На то ласково облизывающий бересту, то гудящий между дров огонь костра мы сегодня уже смотрели, а сейчас, зачарованно пытаясь охватить взглядом разбрызг водяного андеграунда, начали просто слушать. Туристов нет - уже можно. Даже "не мона, а нуна" . Есть там среди слившегося воедино бурного потока, спешащего найти успокоение в глубинах Городищенского озера, небольшой плоский валун. Если встать на него и закрыть глаза… Никого, только ты и неуспевающая выговорить на бегу все накопленное вода… Пусть она торопится, а тебе - некуда. Затухает, затухает и перестает беспокоить назойливая мыслишка - скоро в Москву, на работу.. Скоро совсем исчезнет, и тогда… Хочешь - думай, хочешь - не думай совсем… Все хорошо, все в порядке… Все в порядке, падаю… Падаю!!! К реальности возвращает все та же вода, сделавшая скользкой твою опору, и вышедшее из-под контроля тело, испугавшись, будит разум, цепляясь за мозг когтями нейронов. Попробовать еще раз, нужно попробовать еще, но - ускользнуло чуть было не нащупанное, дозволив снова хозяйничать суете. Люди заняты ненужным, люди заняты земным.

◆ **Исходные материалы**
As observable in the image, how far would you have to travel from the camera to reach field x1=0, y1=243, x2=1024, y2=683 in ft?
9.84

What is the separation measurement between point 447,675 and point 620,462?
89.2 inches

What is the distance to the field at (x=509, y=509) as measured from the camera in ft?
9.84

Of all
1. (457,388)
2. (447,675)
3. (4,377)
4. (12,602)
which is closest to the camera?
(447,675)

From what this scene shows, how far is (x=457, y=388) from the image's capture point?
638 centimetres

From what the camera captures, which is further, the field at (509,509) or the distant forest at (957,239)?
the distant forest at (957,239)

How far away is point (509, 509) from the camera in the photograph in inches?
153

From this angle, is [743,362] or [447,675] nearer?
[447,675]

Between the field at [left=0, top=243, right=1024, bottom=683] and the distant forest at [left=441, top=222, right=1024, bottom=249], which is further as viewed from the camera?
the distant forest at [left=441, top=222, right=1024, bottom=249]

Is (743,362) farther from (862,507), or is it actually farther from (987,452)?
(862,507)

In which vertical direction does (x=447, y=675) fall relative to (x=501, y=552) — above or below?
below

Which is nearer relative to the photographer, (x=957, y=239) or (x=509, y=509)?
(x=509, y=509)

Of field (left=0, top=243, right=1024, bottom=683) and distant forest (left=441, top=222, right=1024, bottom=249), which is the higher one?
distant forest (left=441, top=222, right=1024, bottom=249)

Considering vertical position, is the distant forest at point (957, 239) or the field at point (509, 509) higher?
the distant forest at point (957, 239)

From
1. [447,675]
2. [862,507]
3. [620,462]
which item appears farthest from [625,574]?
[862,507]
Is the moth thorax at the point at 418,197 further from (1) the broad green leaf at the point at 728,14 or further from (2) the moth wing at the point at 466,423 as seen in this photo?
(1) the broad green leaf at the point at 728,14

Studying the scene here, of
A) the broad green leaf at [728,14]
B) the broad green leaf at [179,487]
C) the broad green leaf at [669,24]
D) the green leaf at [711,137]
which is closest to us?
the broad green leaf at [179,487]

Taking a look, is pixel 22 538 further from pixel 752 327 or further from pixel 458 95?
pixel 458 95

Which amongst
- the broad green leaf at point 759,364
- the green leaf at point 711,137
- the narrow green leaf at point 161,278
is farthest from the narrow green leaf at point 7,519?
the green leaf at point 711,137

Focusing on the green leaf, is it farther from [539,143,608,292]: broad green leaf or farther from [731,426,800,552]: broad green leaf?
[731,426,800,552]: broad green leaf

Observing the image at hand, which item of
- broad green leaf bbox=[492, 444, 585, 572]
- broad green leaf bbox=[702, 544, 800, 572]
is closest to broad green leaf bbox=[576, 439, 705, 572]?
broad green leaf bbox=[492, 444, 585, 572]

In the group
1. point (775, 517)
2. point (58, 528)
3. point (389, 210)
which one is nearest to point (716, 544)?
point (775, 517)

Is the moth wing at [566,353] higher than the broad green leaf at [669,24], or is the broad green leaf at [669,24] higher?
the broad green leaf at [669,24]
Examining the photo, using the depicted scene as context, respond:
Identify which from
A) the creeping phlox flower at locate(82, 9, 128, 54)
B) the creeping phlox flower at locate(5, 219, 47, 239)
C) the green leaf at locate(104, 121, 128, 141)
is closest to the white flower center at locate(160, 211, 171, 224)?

◆ **Условие задачи**
Напишите продолжение текста о бурном потоке у Городищенского озера, начиная сразу после его последней фразы.

◆ **Письменный ответ**
Не получилось духу, так пусть тело, что ли, заберется повыше! Деревья, нависшие над прохладой ручьев, никогда не исполнят мелодию голых веток. Голых веток просто нет - на каждой по одному, а то и по несколько тряпичных узелков, повязанных возжаждавшими исполнения желаний туристами. Что ж, пусть и мое тоже исполнится. Заветное. Да будет благословен цветок лотоса!
Тридцать верст для москвича с мотором - не расстояние. Тем более по уже не раз езженной дороге. Вот снова мелькнул телеграфный столб, кандидат на место в Центре Жоржа Помпиду. Вот ставшая родной заправка. Мы снова во Пскове. Есть еще время до вечера, последнего вечера в древнем городе. Мы решили прогуляться, но не утруждать себя пешими похождениями, как в первый день, а между Запсковьем и Завеличьем передвигаться на машине.
На левом берегу Великой есть, так сказать, смотровая площадка. В туристических схемах она никак не обозначена. На местности - тоже никак. Просто от тротуара (тропинки) набережной в сторону захламленного берега отпочковалась железобетонная плита, оборудованная покосившимися перилами. Растущие вокруг деревья несколько мешают наслаждаться панорамой Крома, растянувшегося по всему противоположному берегу. Вот правее, за ржавеющей на брюхе когда-то самоходной лоханью - неплохое место для съемки. Пара метров над водой, простор, есть куда штатив приткнуть. Только сзади расположилась группа пикникующих местных.
Однажды, еще работая в прокуратуре, в одном отказном материале наткнулся я на такое объяснение: "…Нам надоело пить на кухне. Хотелось выпить и посидеть на природе. Мы купили еще две поллитры и сели у кустов, на коллектор системы канализации. Потом повздорили…" И дальше, по накатанной, вроде "суд-сибирь".
Ну так вот, сидящие у меня за спиной местные так же выбрались на природу: прямо - река, слева - скособочившееся в ржавой заводи бывшее плавсредство, справа - крашеный одной только ржой глухой железный забор. Центр композиции - газетка с бутылкой. Красотища.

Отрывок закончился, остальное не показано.